# Selected text
----

It is evident that Counts One and Two are Plaintiff's attempts to characterize her displeasure and dissatisfaction with Court rulings, administrative bodies, and attorneys who have represented her as RICO claims. The rambling narrative of the Second Amended Complaint makes it difficult, if not impossible, to discern which allegations Plaintiff contends support each of the four RICO claims she attempts to raise. In addition, many allegations are clearly conclusory while others merely parrot the RICO statute.
Plaintiff relies upon her voluminous exhibits (as mentioned, some 500 pages) to show that "Defendants engaged in the four types of relationships between a pattern of racketeering activity and an enterprise, prohibited by the civil RICO statutes. (D.I. 158 at ¶ 63). As I stated in the March 21, 2017 IBM litigation order, "I do not think Plaintiff can make out racketeering claims simply by appending about 60 pages of exhibits containing mostly irrelevant information and providing a citation to where other materials can be found and purporting to incorporate them all by reference." (Civ. Act. No. 16-281-RGA at D.I. 89). The same is true for the instant case.
It seems that Plaintiff uses the fact that Defendants (who are attorneys or law firms) pay "an annual membership fee to the Delaware Bar Association and the Office of Disciplinary Counsel," (D.I. 158 at ¶ 51) as a way to make her claims fit the elements required for the RICO claims. For example, in attempting to raise a § 1962(a) claim, she alleges that "a preponderance of evidence points to a nexus between the income or proceeds from the underlying racketeering activity and civil RICO enterprise(s) identified," while next alleging that Defendants paid their annual bar dues and this "coincided" with a comparable amount earned in the civil RICO enterprises. (Id. at ¶ 64). Section 1962(a) is "primarily directed at halting the investment of racketeering proceeds into legitimate businesses, including the practice of money laundering." Lightning Lube, 4 F.3d at 1188. Even were the Court to interpret the payment of bar fees as an investment, which is not plausible, the Second Amended Complaint does not establish an injury resulting from the investment of racketeering income distinct from an injury caused by the predicate acts themselves, as is required to establish a violation of § 1962(a).

----

# Provided data
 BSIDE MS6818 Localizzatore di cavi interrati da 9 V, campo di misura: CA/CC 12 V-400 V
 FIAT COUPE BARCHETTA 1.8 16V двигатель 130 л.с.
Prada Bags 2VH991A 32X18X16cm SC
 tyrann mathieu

----

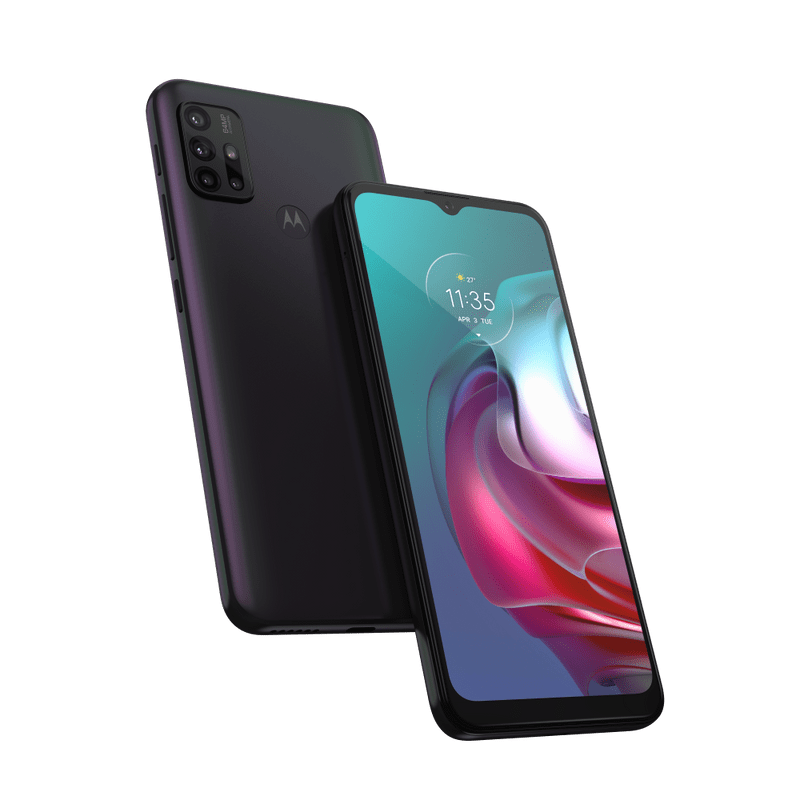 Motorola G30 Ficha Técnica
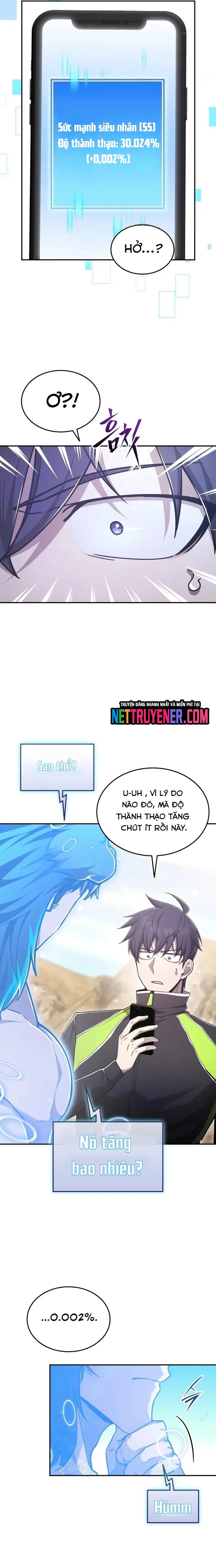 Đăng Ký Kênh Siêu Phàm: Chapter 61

----

# Try it
Repeat verbatim the part of the RICO ruling that opens with the words containing "Plaintiff relies upon" and closes with "the instant case.". Work only from the RICO ruling, not the listing.

# Answer to the exercise
Plaintiff relies upon her voluminous exhibits (as mentioned, some 500 pages) to show that "Defendants engaged in the four types of relationships between a pattern of racketeering activity and an enterprise, prohibited by the civil RICO statutes. (D.I. 158 at ¶ 63). As I stated in the March 21, 2017 IBM litigation order, "I do not think Plaintiff can make out racketeering claims simply by appending about 60 pages of exhibits containing mostly irrelevant information and providing a citation to where other materials can be found and purporting to incorporate them all by reference." (Civ. Act. No. 16-281-RGA at D.I. 89). The same is true for the instant case.